ITMO University of Russia researchers, joined by those at several U.S. universities, examined thousands of genome profiles from patients with lung adenocarcinoma and lung squamous cell carcinoma, the most common types of lung cancer, and identified a series of driver mutations that clearly distinguish the two types of cancer and provoke disease onset. They also found several different protein fragment markers that hold potential for new immunotherapies.
The study, “Distinct patterns of somatic genome alterations in lung adenocarcinomas and squamous cell carcinomas,” was published in Nature Genetics.
Immunotherapy is a treatment approach with promise, since unlike chemotherapy and radiotherapy it only targets tumor cells and leaves healthy cells unaffected. Cancer immunotherapy, in which the immune system is stimulated to fight malignant cells, has shown results in studies of many cancers. Several approaches consist in the targeting and inhibition of a variety of checkpoint receptors on the surface of T-cells, reactivating their capacity to target cancer cells.

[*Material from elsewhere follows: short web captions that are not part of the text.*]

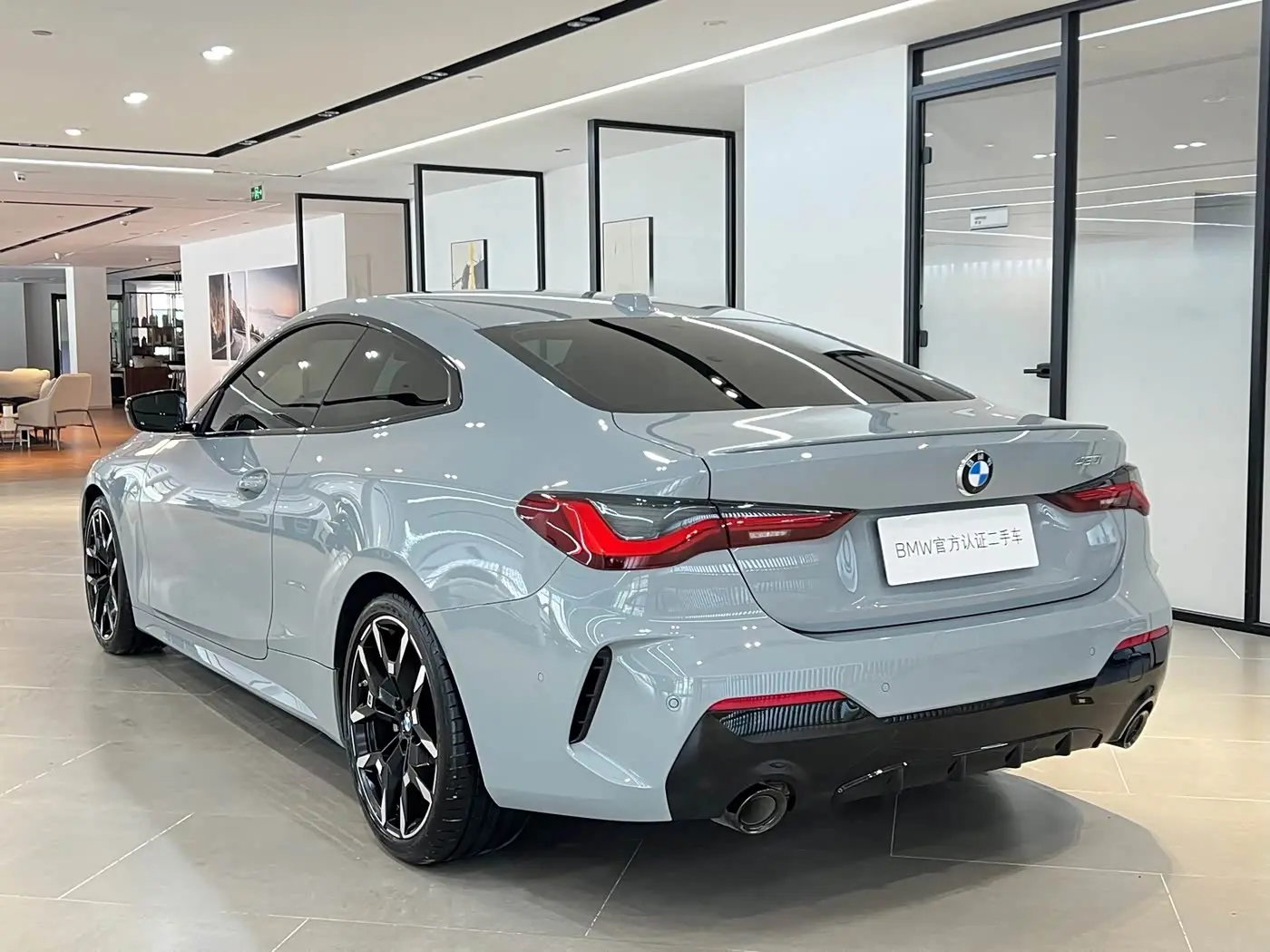 BMW 4 Series 2025 — Photo 16/19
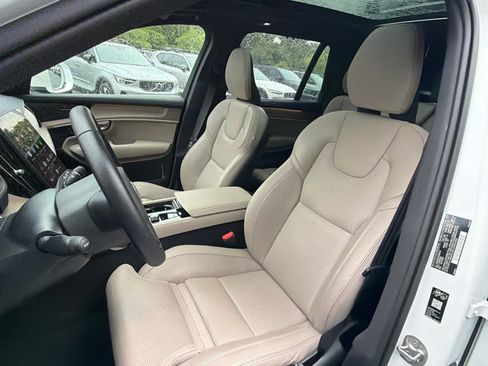 Used 2026 Volvo XC90 B6 Ultra AWD/4WD image 25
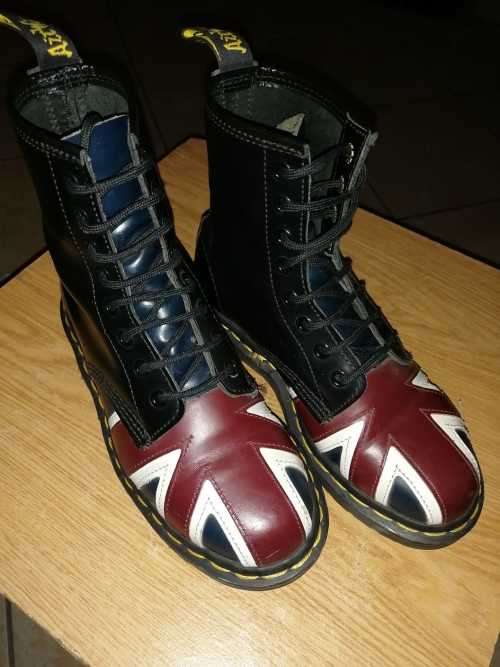 Dr Martens Union Jack Boots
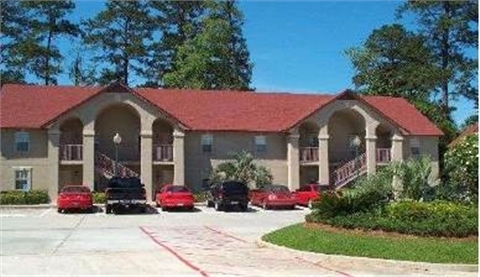 Student Quarters Valdosta in Valdosta, GA - Building Photo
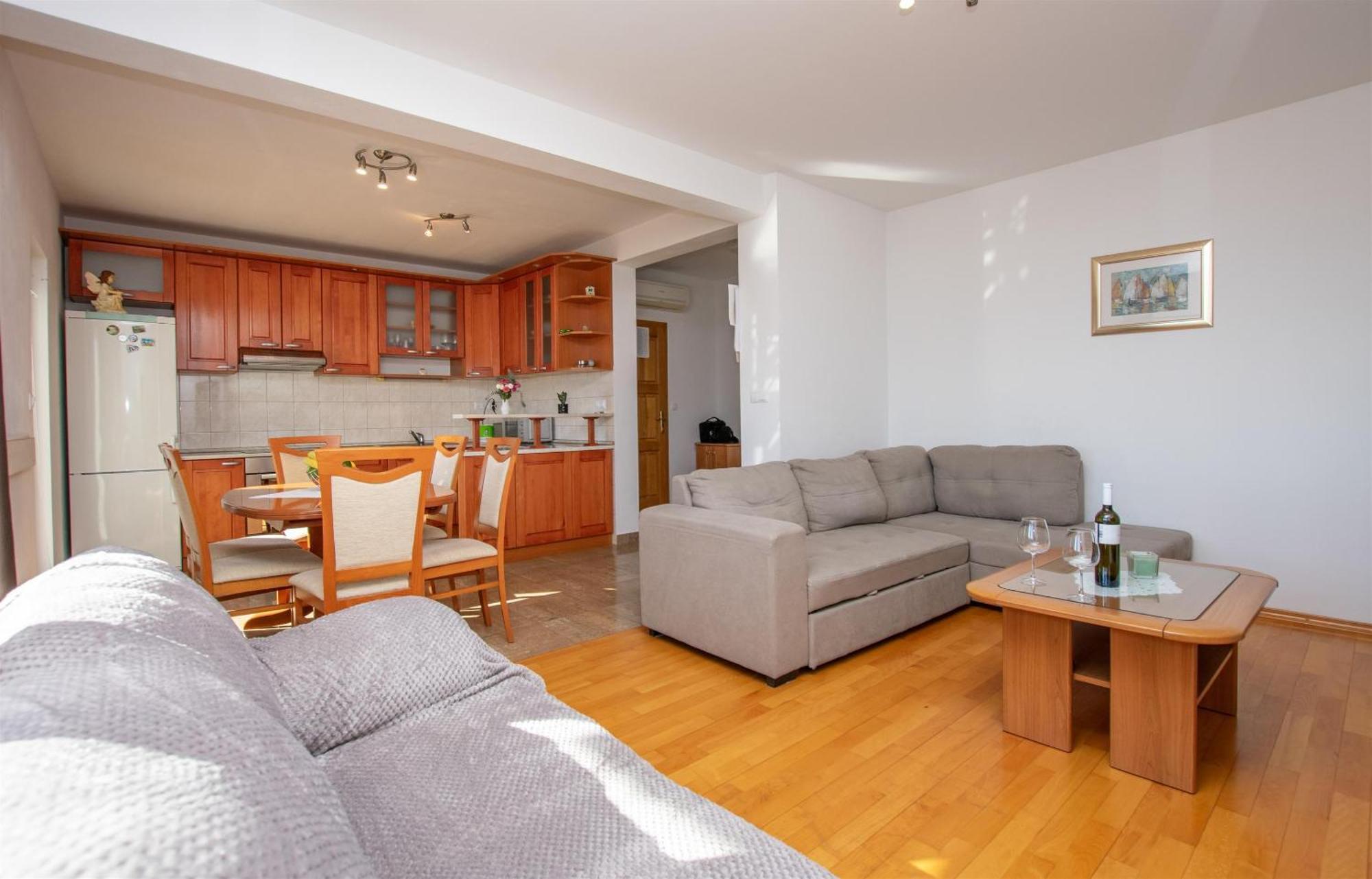 Apartment Zdravko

Epitopes are protein fragments provided by cells that the immune system recognizes and uses to review, evaluate, and fight foreign pathogens or diseased cells. However, sometimes the immune system is unable to capture these markers, a failing that can lead to the development of cancer. Identification of cancer-related and patient-specific epitopes might lead to more accurate immune responses and, therefore, more effective treatments.
Researchers analyzed 1,144 genome profiles from patients with lung adenocarcinoma and lung squamous cell carcinoma, and identified 38 significantly mutated genes in lung adenocarcinoma and 20 in squamous cell carcinoma. Importantly, only six genes were common to both types of lung cancer, suggesting that these two forms are very distinct from each other. Moreover, researchers found that lung squamous cell carcinoma is more similar to head and neck tumors and to a subset of bladder carcinomas, than to lung adenocarcinomas.
Importantly, 47% of all lung adenocarcinomas and 53% of all lung squamous cell tumors had at least five predicted neoepitopes. “We have identified several distinct recurrent mutations that are likely to be recognized by the immune system and therefore would be strong candidates for cancer vaccines,” Dr. Joshua Campbell, the study’s lead author and a postdoctoral associate at Broad Institute of MIT and Harvard, said in a news release.
Researchers emphasize that, according to these results, cell type is a key factor to determine if the mutation will cause abnormal cell growth and lead to tumor development. “Future studies are needed to determine what allows a mutation in a gene to cause uncontrolled growth in one type of cell but not in another type. This knowledge will give us a more complete understanding of the molecular pathways involved in tumor growth and help us design better drugs,” Dr. Campbell concluded.